The study concludes that the assessment is “representative of a range of literacy, communication, language and mathematics skills and knowledge appropriate to the age and development of children at the start of Reception”, according to the Department.
But its effectiveness has been brought into question by the NEU teaching union, which surveyed teachers involved in the 2019 baseline pilot, and today revealed that eight out of 10 respondents felt the baseline tests did not assess pupils’ current levels of attainment accurately, while 85 per cent said their school’s own on-entry assessment of pupils gave them better information than the baseline test.
The DfE said its research on the baseline test showed:
- The assessment is representative of a range of literacy, communication, language and mathematics skills and knowledge appropriate to the age and development of children at the start of Reception.
- Assessment results provide a fair and accurate measure of pupil performance - including for those with special educational needs and disabilities (SEND).
- Pupil performance is comparable within and across schools.
- Evidence from the pilot shows we expect over 90 per cent of assessments to be completed within 20 minutes.

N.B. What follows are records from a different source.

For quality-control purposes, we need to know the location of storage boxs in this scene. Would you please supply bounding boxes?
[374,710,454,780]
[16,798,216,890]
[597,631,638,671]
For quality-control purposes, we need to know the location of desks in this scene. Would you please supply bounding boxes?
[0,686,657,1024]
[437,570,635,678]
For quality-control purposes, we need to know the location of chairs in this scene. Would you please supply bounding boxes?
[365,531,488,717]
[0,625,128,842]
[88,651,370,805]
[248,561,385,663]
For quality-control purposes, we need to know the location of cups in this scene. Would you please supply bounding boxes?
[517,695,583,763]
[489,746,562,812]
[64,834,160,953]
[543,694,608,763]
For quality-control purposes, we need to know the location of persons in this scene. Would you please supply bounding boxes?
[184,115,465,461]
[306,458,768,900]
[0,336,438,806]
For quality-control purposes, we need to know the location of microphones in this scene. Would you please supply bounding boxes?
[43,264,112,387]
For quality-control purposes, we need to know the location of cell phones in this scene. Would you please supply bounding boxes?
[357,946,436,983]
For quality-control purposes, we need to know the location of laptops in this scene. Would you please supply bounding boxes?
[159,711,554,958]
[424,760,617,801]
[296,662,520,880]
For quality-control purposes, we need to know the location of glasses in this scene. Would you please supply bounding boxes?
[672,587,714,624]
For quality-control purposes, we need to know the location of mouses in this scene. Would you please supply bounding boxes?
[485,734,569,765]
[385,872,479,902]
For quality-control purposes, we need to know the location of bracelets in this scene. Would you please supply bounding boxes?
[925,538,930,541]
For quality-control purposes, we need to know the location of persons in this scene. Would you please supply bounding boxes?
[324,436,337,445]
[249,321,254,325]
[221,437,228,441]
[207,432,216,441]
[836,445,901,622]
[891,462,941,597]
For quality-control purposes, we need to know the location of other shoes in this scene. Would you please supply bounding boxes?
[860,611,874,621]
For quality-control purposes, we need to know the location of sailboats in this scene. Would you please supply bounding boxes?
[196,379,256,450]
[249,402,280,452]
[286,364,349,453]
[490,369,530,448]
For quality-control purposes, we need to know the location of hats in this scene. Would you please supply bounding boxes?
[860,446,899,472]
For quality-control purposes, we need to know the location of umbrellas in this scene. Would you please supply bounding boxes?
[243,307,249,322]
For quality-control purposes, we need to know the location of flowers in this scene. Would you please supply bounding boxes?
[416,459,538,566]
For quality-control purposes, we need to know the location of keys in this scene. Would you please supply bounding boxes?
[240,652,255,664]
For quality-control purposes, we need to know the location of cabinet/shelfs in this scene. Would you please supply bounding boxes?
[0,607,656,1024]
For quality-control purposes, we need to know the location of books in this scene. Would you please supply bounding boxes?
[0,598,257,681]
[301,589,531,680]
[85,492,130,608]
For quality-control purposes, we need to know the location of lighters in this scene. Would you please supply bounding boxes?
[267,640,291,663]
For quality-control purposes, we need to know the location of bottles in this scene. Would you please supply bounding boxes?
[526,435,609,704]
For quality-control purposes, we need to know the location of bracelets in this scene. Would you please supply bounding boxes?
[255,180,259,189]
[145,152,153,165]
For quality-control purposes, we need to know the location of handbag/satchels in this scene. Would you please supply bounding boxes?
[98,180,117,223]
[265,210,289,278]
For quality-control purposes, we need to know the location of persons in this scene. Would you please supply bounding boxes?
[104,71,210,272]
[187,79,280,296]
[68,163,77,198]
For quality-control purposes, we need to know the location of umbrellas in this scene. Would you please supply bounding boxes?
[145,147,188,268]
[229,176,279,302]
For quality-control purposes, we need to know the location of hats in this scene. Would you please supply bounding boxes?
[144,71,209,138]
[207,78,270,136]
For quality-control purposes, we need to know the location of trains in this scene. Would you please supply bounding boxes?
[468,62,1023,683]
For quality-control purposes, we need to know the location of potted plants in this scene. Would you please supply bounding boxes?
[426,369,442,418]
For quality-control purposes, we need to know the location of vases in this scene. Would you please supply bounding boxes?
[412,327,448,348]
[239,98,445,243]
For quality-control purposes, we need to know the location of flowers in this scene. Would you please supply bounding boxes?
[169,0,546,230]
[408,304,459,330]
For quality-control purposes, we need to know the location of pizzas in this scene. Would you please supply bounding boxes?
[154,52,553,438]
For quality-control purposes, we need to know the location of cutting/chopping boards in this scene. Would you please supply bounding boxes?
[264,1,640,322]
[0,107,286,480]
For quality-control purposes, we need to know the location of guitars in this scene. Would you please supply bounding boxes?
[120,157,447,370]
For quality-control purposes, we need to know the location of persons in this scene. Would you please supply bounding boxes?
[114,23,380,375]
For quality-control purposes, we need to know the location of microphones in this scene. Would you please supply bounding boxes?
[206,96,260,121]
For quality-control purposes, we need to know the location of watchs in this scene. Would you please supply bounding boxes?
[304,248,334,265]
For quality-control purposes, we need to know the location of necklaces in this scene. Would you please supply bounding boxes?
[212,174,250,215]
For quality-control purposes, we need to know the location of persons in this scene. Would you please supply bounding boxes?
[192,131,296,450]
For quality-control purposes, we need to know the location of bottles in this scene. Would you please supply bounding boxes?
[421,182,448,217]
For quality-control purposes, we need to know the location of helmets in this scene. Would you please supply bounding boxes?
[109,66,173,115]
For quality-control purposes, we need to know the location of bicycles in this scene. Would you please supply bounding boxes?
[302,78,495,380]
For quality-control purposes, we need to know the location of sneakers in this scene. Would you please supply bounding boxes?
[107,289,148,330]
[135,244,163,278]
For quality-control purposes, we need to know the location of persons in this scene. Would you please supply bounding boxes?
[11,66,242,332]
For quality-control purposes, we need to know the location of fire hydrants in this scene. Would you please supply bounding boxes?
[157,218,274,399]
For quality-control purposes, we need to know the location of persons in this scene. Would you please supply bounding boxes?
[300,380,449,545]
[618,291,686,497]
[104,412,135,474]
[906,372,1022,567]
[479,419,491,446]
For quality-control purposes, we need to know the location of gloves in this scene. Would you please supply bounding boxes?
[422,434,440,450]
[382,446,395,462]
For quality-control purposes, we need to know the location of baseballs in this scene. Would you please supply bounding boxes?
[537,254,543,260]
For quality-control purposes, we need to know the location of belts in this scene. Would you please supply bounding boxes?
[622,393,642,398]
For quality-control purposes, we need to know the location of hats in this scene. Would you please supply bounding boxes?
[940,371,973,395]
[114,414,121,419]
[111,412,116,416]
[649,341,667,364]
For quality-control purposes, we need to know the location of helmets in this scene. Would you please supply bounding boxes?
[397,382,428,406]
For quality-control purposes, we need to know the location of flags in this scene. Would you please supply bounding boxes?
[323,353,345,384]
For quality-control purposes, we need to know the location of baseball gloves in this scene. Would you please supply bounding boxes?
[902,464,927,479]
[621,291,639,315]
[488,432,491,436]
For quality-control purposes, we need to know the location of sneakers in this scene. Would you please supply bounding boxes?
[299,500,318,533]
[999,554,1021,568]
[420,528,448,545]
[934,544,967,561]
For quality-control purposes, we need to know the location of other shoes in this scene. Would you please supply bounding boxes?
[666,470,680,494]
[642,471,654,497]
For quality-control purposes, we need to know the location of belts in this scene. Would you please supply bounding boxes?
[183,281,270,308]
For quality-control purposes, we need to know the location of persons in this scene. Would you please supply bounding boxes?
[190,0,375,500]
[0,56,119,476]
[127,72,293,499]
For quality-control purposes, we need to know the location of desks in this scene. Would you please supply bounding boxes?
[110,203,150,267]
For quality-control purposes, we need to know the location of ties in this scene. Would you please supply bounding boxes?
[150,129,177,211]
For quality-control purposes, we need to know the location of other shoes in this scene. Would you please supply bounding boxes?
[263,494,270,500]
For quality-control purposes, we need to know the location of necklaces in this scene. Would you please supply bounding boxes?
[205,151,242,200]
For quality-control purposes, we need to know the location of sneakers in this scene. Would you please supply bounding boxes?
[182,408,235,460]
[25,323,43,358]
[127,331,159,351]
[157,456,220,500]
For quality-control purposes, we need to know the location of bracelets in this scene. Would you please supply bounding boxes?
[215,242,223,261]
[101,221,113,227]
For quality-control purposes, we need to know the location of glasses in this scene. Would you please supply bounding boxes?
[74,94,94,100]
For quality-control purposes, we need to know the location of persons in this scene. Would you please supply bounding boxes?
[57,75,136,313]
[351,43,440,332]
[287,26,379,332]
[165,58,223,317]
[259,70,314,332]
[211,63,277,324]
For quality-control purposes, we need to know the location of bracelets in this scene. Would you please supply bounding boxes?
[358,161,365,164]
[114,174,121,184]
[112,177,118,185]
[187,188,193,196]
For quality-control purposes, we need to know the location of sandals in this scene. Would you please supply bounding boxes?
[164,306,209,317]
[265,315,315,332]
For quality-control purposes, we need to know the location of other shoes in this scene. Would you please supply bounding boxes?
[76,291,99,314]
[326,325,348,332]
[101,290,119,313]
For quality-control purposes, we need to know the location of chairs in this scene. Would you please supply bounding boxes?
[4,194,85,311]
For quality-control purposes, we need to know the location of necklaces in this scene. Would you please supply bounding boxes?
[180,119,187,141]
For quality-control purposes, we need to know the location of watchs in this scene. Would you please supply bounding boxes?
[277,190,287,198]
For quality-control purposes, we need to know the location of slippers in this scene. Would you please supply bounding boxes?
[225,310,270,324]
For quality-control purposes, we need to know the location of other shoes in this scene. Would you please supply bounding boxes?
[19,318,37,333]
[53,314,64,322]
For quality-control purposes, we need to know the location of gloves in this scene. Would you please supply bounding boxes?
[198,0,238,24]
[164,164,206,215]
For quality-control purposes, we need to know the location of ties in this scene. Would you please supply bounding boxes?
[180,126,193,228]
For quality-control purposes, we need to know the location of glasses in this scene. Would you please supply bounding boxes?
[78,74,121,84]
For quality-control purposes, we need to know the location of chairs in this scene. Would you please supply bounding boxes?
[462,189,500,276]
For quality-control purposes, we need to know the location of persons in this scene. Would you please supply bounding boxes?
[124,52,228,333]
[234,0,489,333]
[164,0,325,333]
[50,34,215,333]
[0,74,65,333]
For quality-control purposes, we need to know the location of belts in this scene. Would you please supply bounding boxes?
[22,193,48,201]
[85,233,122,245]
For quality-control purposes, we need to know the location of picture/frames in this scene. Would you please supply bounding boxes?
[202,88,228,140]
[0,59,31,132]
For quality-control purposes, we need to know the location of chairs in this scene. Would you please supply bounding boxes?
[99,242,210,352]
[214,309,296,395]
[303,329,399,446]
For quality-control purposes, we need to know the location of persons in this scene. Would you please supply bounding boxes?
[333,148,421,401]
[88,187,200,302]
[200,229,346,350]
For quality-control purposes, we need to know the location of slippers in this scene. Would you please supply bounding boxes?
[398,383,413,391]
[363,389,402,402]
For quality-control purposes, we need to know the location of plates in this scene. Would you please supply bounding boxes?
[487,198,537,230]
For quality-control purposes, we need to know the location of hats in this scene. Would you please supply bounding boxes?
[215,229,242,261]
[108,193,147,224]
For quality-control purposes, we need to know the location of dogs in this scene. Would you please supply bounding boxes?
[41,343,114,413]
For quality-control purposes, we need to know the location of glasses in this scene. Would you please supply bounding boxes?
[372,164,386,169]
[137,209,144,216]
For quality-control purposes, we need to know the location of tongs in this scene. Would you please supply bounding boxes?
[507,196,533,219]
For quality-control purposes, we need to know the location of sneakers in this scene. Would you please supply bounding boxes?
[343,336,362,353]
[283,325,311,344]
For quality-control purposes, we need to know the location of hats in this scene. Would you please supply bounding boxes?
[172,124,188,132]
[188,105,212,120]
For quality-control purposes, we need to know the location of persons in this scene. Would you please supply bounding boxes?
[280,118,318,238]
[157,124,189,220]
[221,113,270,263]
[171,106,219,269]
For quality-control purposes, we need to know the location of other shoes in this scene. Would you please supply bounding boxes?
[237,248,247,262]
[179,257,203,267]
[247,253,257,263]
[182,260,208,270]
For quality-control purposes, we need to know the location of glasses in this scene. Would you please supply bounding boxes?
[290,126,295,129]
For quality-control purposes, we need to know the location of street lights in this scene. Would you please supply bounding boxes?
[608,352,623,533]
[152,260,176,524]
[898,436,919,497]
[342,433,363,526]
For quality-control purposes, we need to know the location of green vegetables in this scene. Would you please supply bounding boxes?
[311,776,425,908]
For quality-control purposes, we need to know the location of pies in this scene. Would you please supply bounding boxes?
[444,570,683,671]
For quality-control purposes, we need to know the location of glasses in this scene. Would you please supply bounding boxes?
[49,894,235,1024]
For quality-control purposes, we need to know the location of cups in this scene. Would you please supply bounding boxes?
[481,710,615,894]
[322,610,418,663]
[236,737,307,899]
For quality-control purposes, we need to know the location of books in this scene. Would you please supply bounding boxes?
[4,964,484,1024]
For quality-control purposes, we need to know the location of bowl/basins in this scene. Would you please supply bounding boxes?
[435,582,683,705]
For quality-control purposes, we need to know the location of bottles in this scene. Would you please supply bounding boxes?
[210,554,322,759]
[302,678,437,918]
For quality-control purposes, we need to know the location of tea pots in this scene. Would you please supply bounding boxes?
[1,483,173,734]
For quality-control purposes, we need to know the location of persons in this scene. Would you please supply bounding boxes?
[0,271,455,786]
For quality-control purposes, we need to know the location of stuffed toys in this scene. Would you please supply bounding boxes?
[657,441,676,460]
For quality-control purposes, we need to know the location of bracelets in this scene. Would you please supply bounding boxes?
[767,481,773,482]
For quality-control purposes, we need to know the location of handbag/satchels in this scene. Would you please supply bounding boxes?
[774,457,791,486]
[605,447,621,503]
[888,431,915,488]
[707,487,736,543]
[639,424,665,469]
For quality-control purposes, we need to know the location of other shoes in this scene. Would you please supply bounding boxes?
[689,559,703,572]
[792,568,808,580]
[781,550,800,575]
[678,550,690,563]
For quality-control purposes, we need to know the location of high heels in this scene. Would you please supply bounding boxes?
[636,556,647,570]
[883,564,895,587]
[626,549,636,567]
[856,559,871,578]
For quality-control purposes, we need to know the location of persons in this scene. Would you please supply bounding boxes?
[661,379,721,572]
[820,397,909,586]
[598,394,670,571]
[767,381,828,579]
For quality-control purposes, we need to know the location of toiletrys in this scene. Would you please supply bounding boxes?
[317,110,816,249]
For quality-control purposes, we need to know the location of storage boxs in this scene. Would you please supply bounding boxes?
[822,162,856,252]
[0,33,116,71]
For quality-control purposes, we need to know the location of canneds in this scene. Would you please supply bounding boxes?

School standards minister Nick Gibb said: “It’s hugely important that we understand how much progress primary schools help their pupils make.
“This new teacher-led check will replace the Sats taken at the end of Year 2 to give a better understanding of a child’s starting point when they arrive at school and reduce the number of assessments in primary schools overall.”
Paul Whiteman, general secretary of the NAHT school leaders’ union, said: “NAHT has long argued that it makes little sense to take a baseline measure for progress midway through the primary years, as is the case now, effectively ignoring the incredible work and progress made in those critical first few years of school.
“The introduction of a reliable and workable baseline assessment to replace Year 2 Sats has the potential to be a fairer way of measuring progress and means we should finally start to see the reduction in the volume of high-stakes testing in primary that NAHT has long called for.”